%%

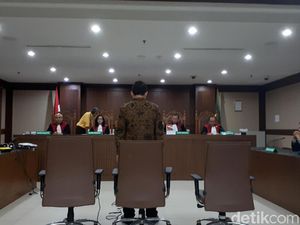 Terbukti Terima Suap Moge, Eks Auditor BPK Divonis 6 Tahun Bui
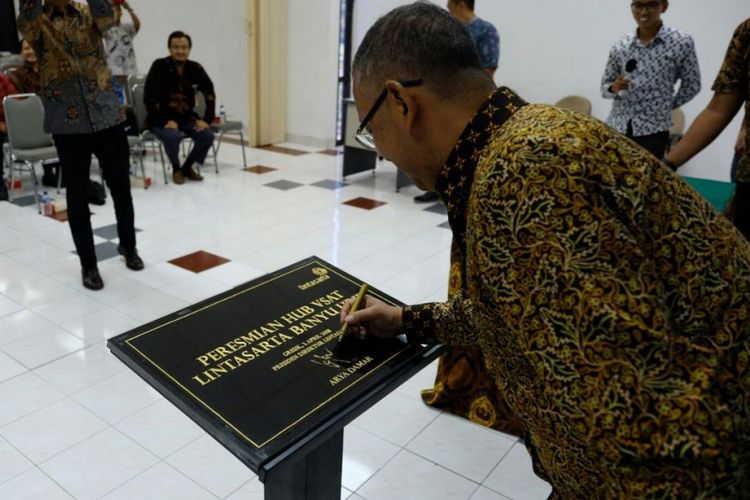 Presiden Direktur Lintasarta Arya Damar saat menandatangani prasasti peresmian Hub VSAT di Banyu Urip, Gresik, Jawa Timur, pada Senin (2/4/2018)

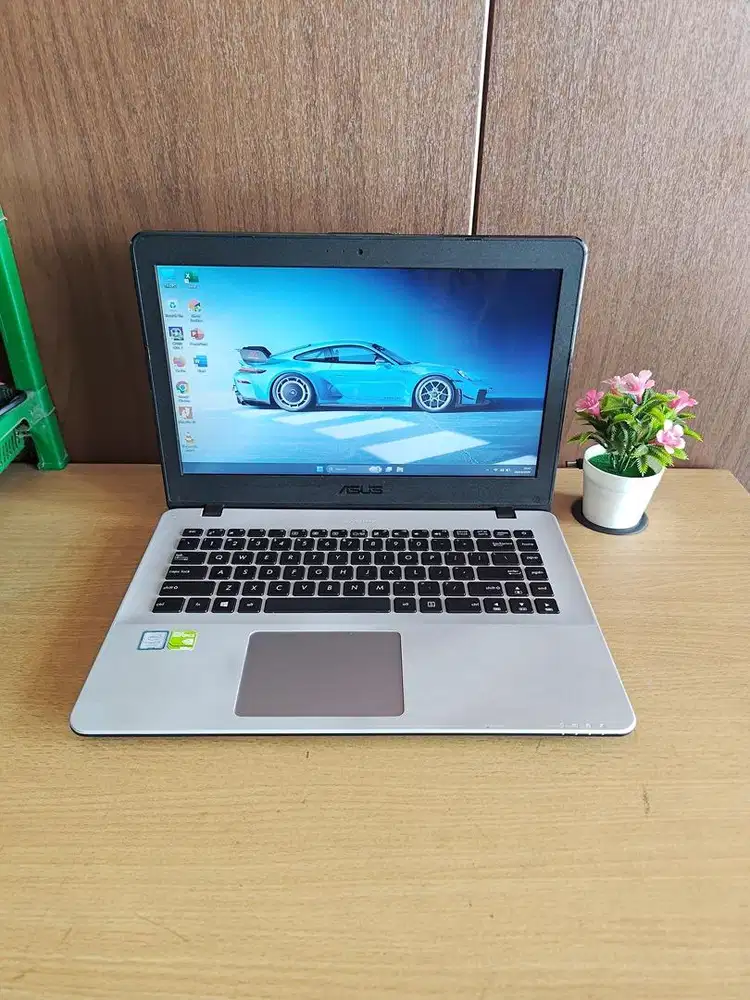 Laptop Asus i5 gen 8 SSD 256GB RAM 8GB NVidia 930MX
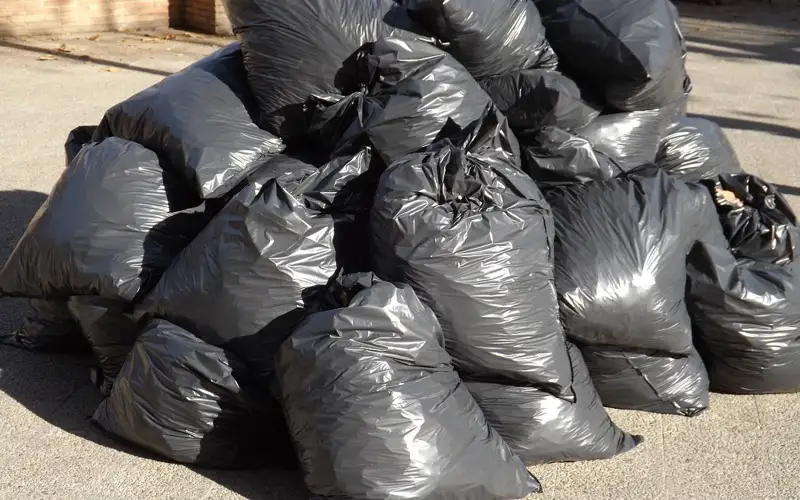 Экоакция «Таза Қазақстан»: 10 тонн мусора вывезли с окраин Макинска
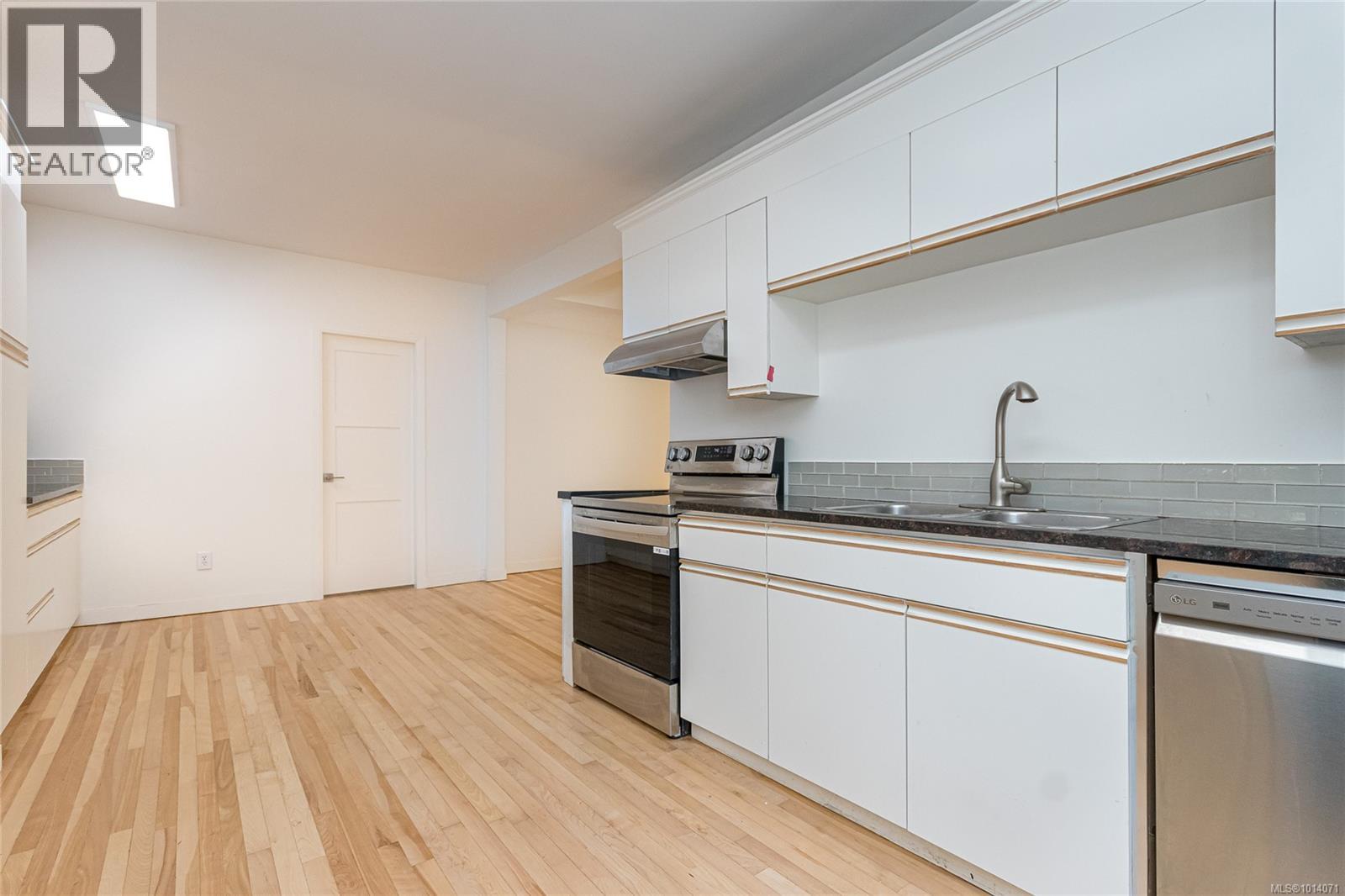  988 Latoria Road, Langford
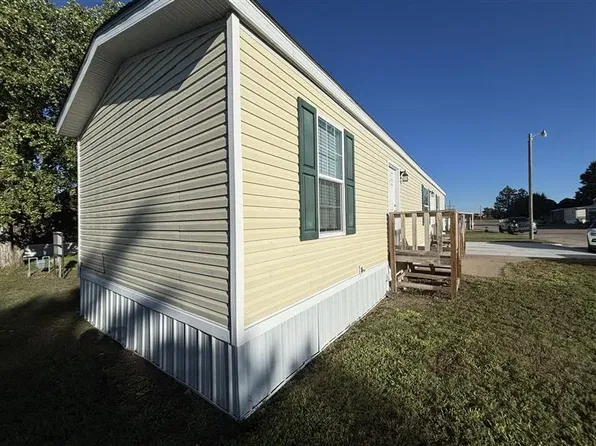 107 Burgundy Ln #107B, Hays, KS 67601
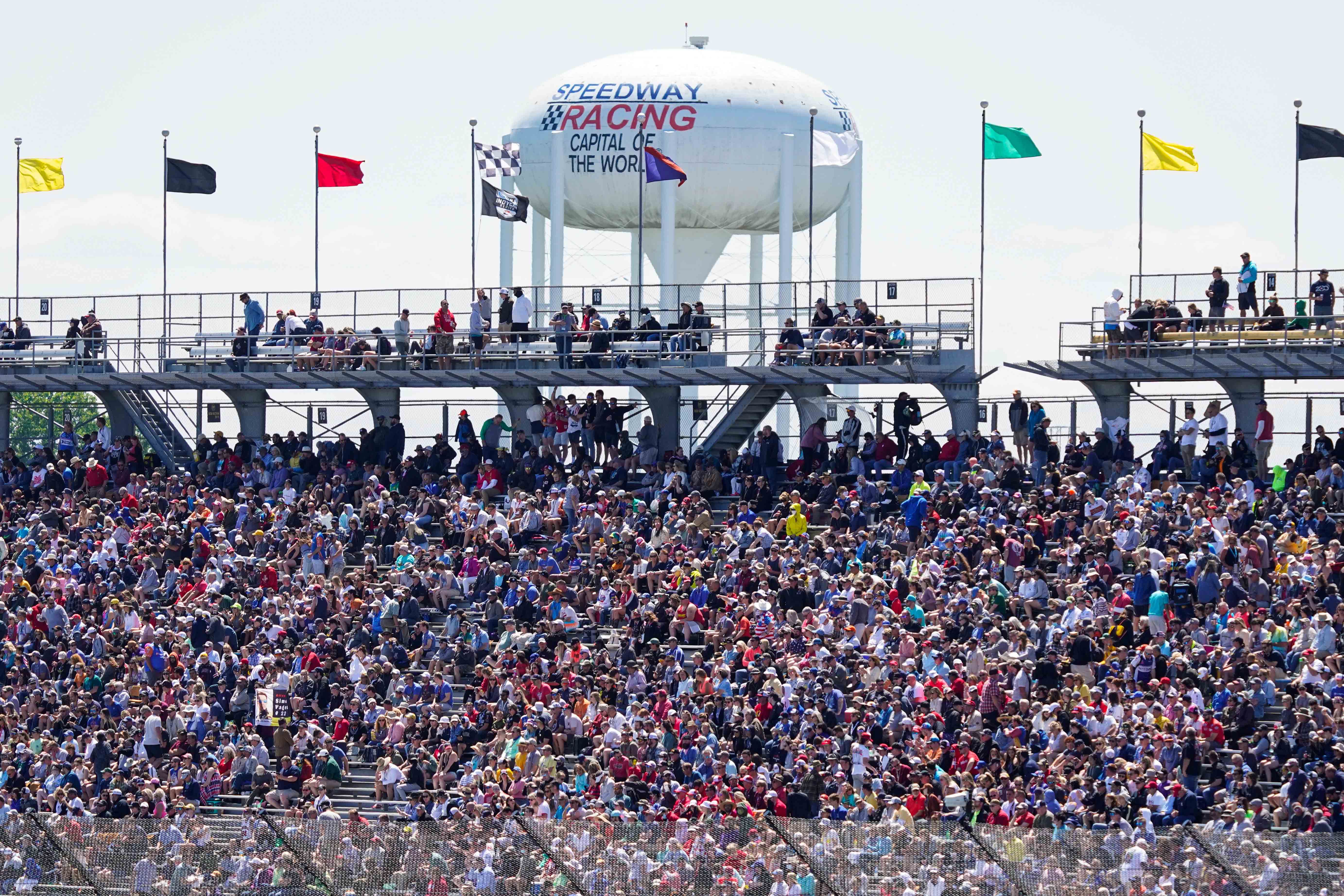 135,000 Fans Celebrate An End To COVID19 Lockdowns At Indy 500 Air1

%%

# [EXERCISE AIM]
Set out as a numbered list the part of the data that opens with the line containing "Laptop Asus i5" and runs through the end of the data, skipping blank lines. Omit the pictures.

# [EXERCISE SOLUTION]
1.  Laptop Asus i5 gen 8 SSD 256GB RAM 8GB NVidia 930MX
2.  Экоакция «Таза Қазақстан»: 10 тонн мусора вывезли с окраин Макинска
3.   988 Latoria Road, Langford
4.  107 Burgundy Ln #107B, Hays, KS 67601
5.  135,000 Fans Celebrate An End To COVID19 Lockdowns At Indy 500 Air1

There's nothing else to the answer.